Distance to last-epoch averages (for stability)
Number of retrainings and samples-per-deployment (for efficiency)
Performative return and occupancy difference (for optimality)

Salient empirical findings include:

MDRR achieves substantially faster convergence (4–6 updates) than DRR (10–12) and RR (20–25) in high-inertia environments (Rank et al., 2024).
PePG and 0-FW close the PS–PO gap, attaining higher performative returns than stability-only methods (Basu et al., 23 Dec 2025, Chen et al., 6 Oct 2025).
Robust retraining recovers stability under adversarial contamination, whereas naïve averaging fails (Pollatos et al., 8 May 2025).

6. Significance and Implications

PRL models the feedback loop between policy optimization and environmental response, bridging RL with performative prediction and potential game theory. In settings where deployments affect future data distributions, standard RL underestimates risk and may converge to suboptimal policies. The PRL framework formalizes both stability (fixed-point) and optimality (global maximization), provides methods scaling to feature-rich MDPs, and demonstrates that sample-efficient and robust learning is possible by exploiting prior deployments and regularization.
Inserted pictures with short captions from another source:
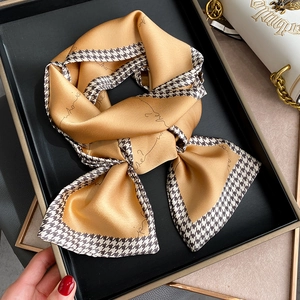 Detail of champagne gold silk scarf with houndstooth and cursive text on black tray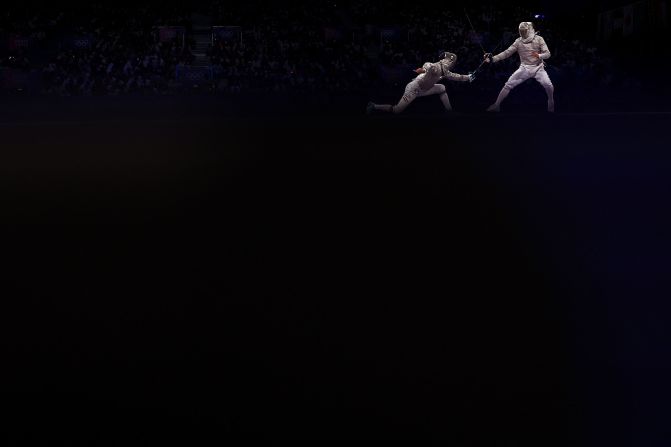 Hungarian fencer Krisztian Rabb, left, faces South Korea's Park Sang-won on July 31. South Korea won gold in the team sabre event.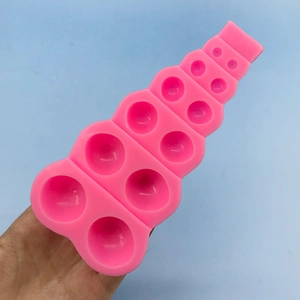 Lebensmittelechte Silikonform in Rosa mit 10 Halbkugeln für Backen und Schokolade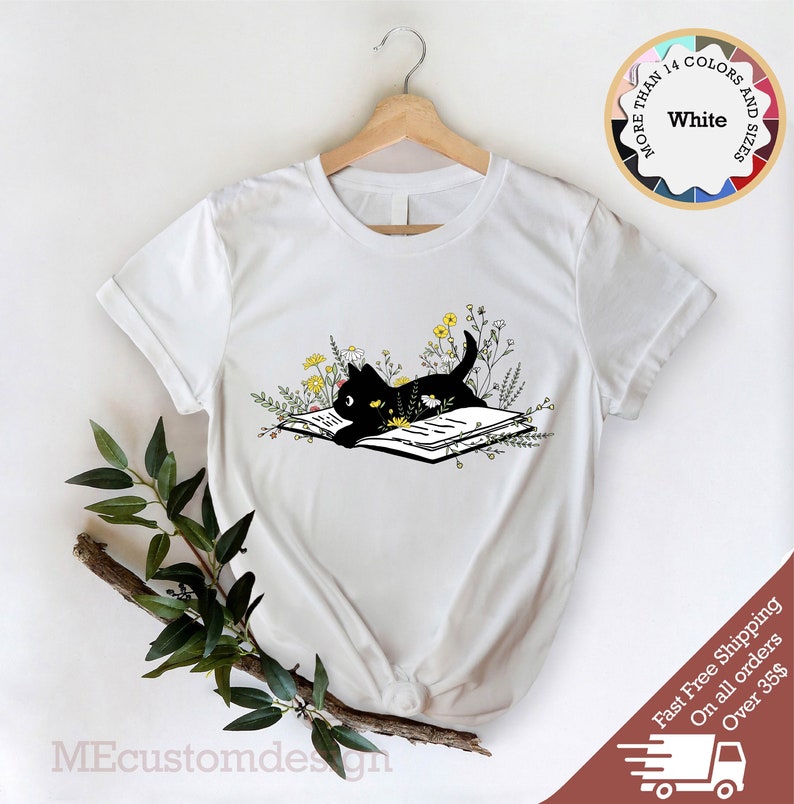 May include: White t-shirt with a black cat reading a book surrounded by yellow flowers. The cat is looking at the book. The text "MORE THAN 14 COLORS AND SIZES" is in a circle above the cat.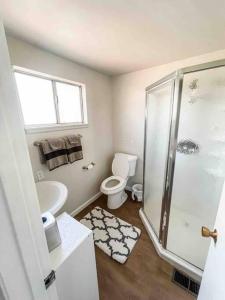 a bathroom with a shower and a toilet and a sink at Retreat Home Near Yosemite and Bass Lake! in Oakhurst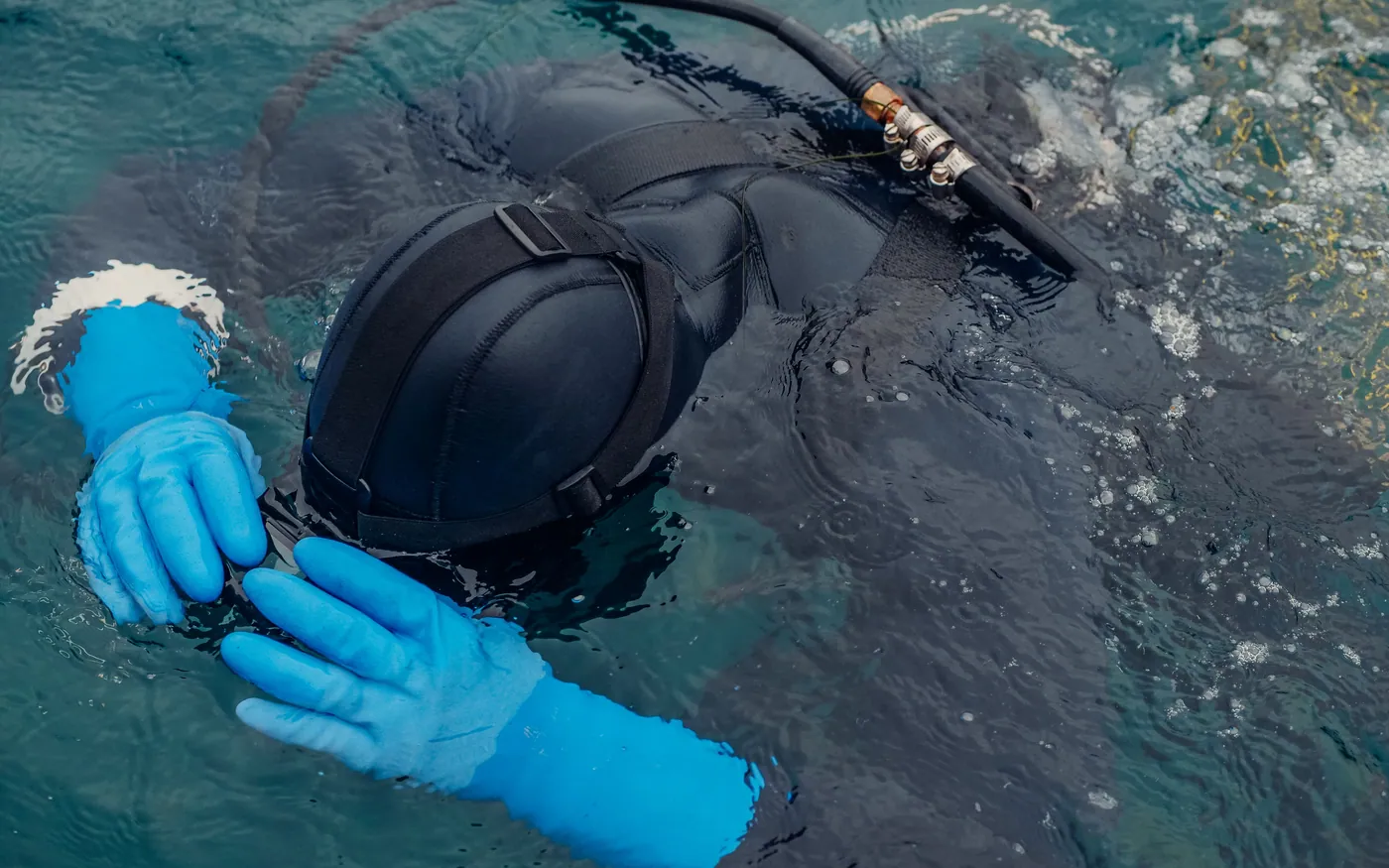 A diver at the surface adjusting a mask with gloved hands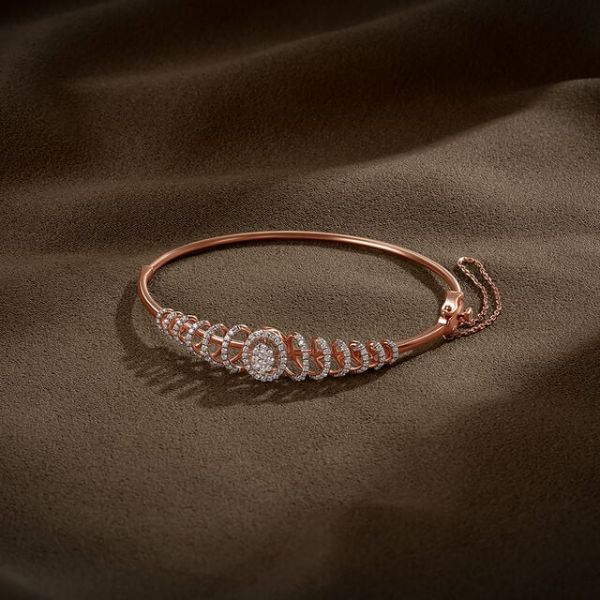 Tanishq Luxe Curves Diamond Bangle, ₹194,221 https://akm-img-a-in.tosshub.com/lingo/brt/images/photo_gallery/202508/tanishq_luxe_curves_diamond_banglers1_94_221.jpg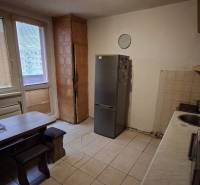 Kitchen in a 3-room apartment with a dining table and a refrigerator, tiled floor.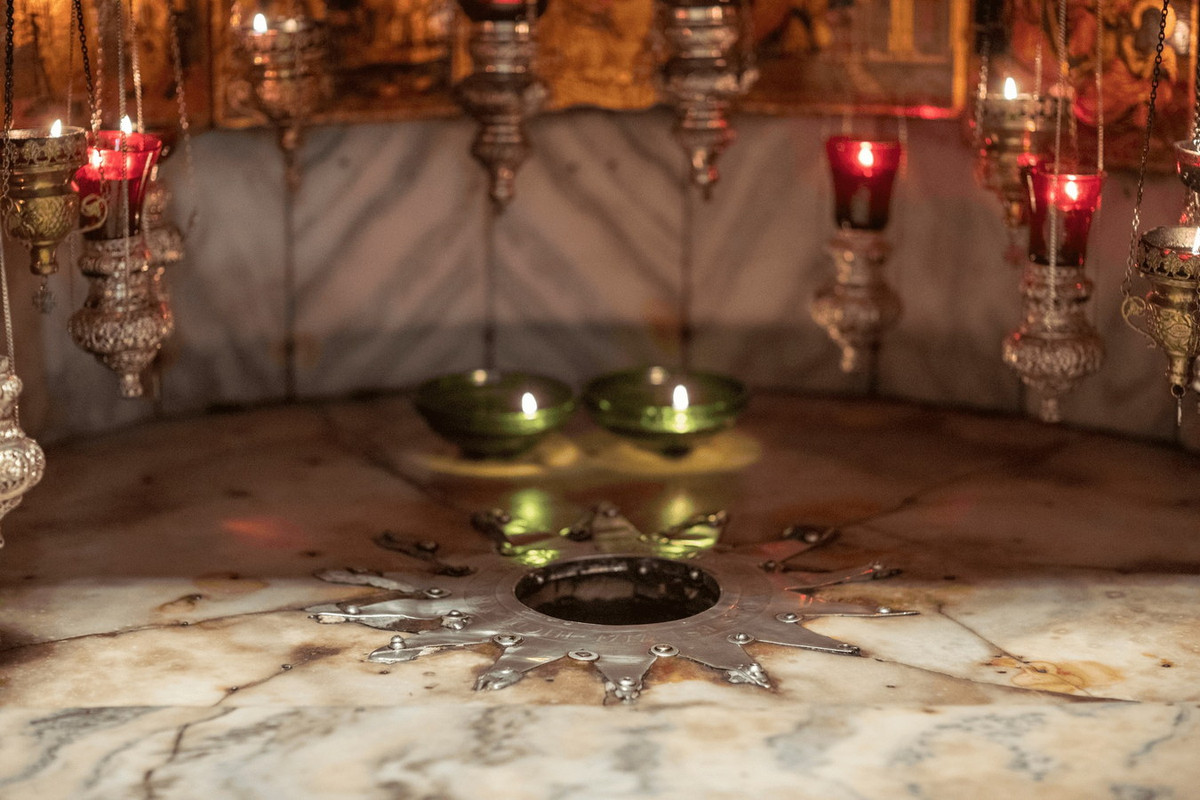 Điểm đản sinh chính xác được đánh dấu dưới một bàn thờ ở thánh đường bởi một ngôi sao 14 mũi nhọn bằng bạc khảm vào bên trong sàn nhà bằng cẩm thạch với các đèn bằng bạc xung quanh. Ảnh: OpenSea.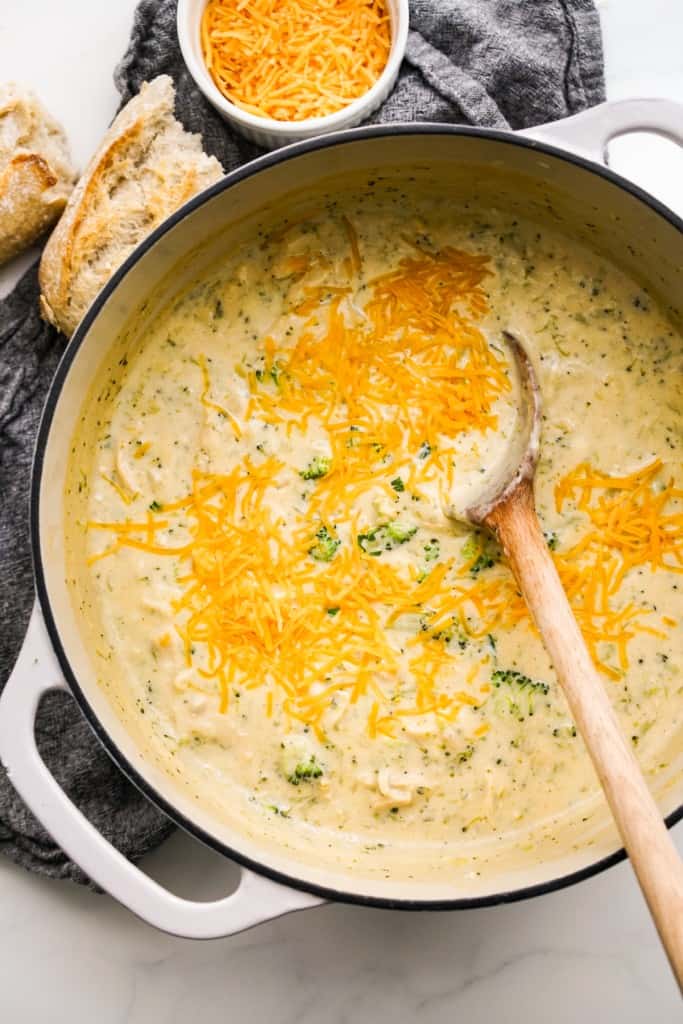 A large pot of chicken broccoli cheese soup topped with shredded cheddar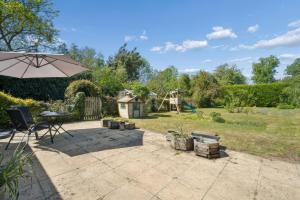 a patio with an umbrella and a playground at Five Acres Cottage in Rickmansworth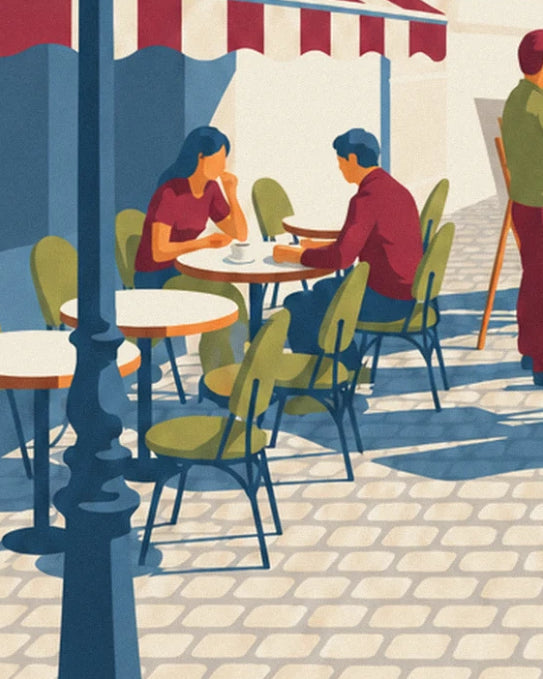 Ein Paar sitzt an einem Tisch der Café-Terrasse unter der rot-weiß gestreiften Markise, nahe der Straßenlaterne
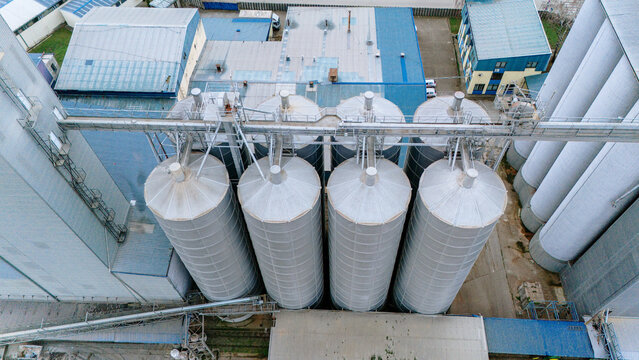 Aerial view of towering silver silos standing in stark contrast to the blue-roofed buildings, creating a textured industrial landscape., Sremska Mitrovica, Vojvodina, Serbia.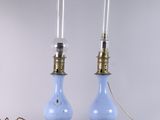 une paire de lampes en verre bleu avec des ferrures en laiton et une corde
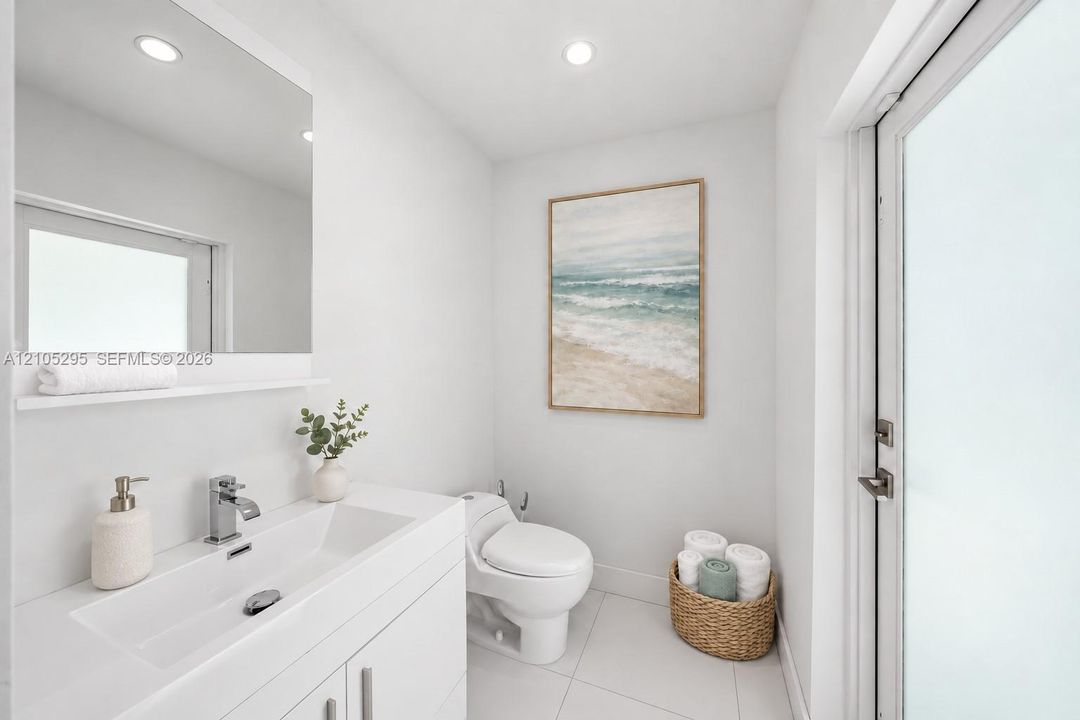 Minimalist bathroom featuring a white vanity with an integrated rectangular sink, chrome hardware, a wall-mounted mirror, recessed lighting, and large-format floor tile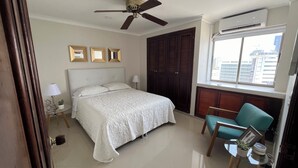 Une chambre d’hôtel avec un lit, un ventilateur de plafond, une fenêtre donnant sur la ville et une petite table avec une plante.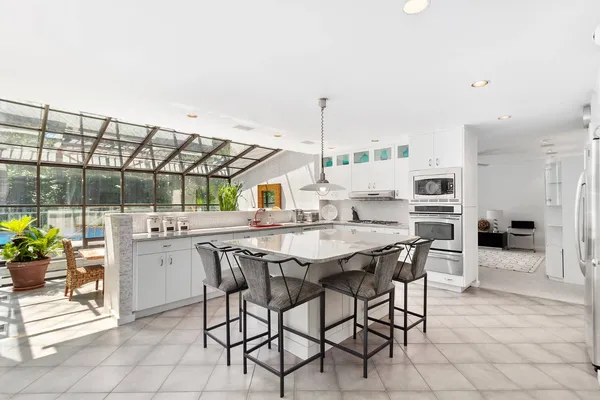a kitchen with a table and chairs in it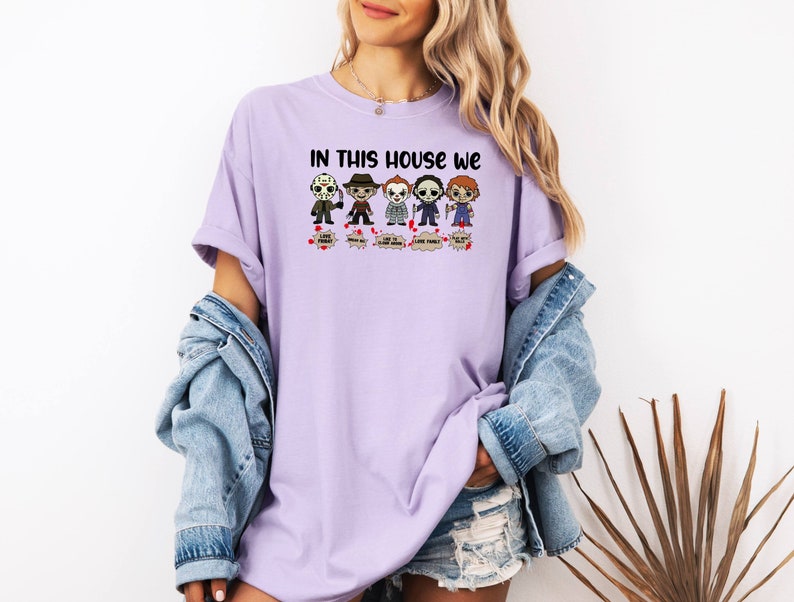 May include: A purple t-shirt with the text "In this house we" and a row of cartoon horror characters. The characters include Jason Voorhees, Michael Myers, Freddy Krueger, and Chucky.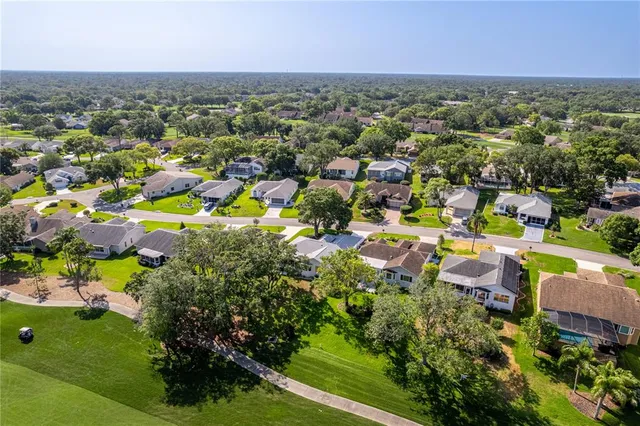a view of storage and utility room with a refrigerator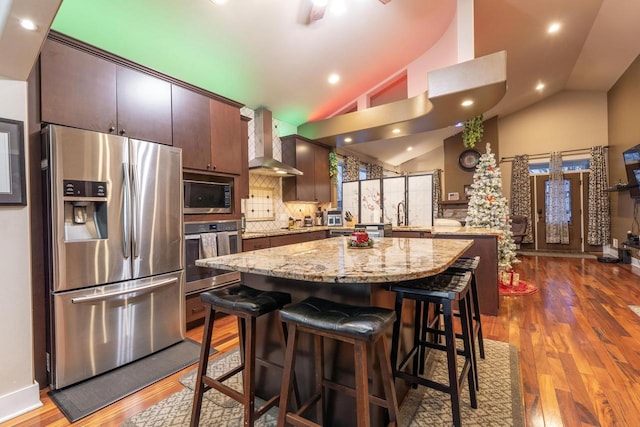 kitchen with wall chimney range hood, decorative backsplash, appliances with stainless steel finishes, dark brown cabinets, and a kitchen island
Ongoing research directions include extending PRL guarantees to non-linear function approximators (e.g., deep RL), developing finer-grained theories for multi-agent performative equilibria, and integrating PRL with online, adversarial, and non-stationary settings (Mandal et al., 2022, Rank et al., 2024, Mandal et al., 2024, Basu et al., 23 Dec 2025, Chen et al., 6 Oct 2025, Pollatos et al., 8 May 2025, Sahitaj et al., 29 Apr 2025).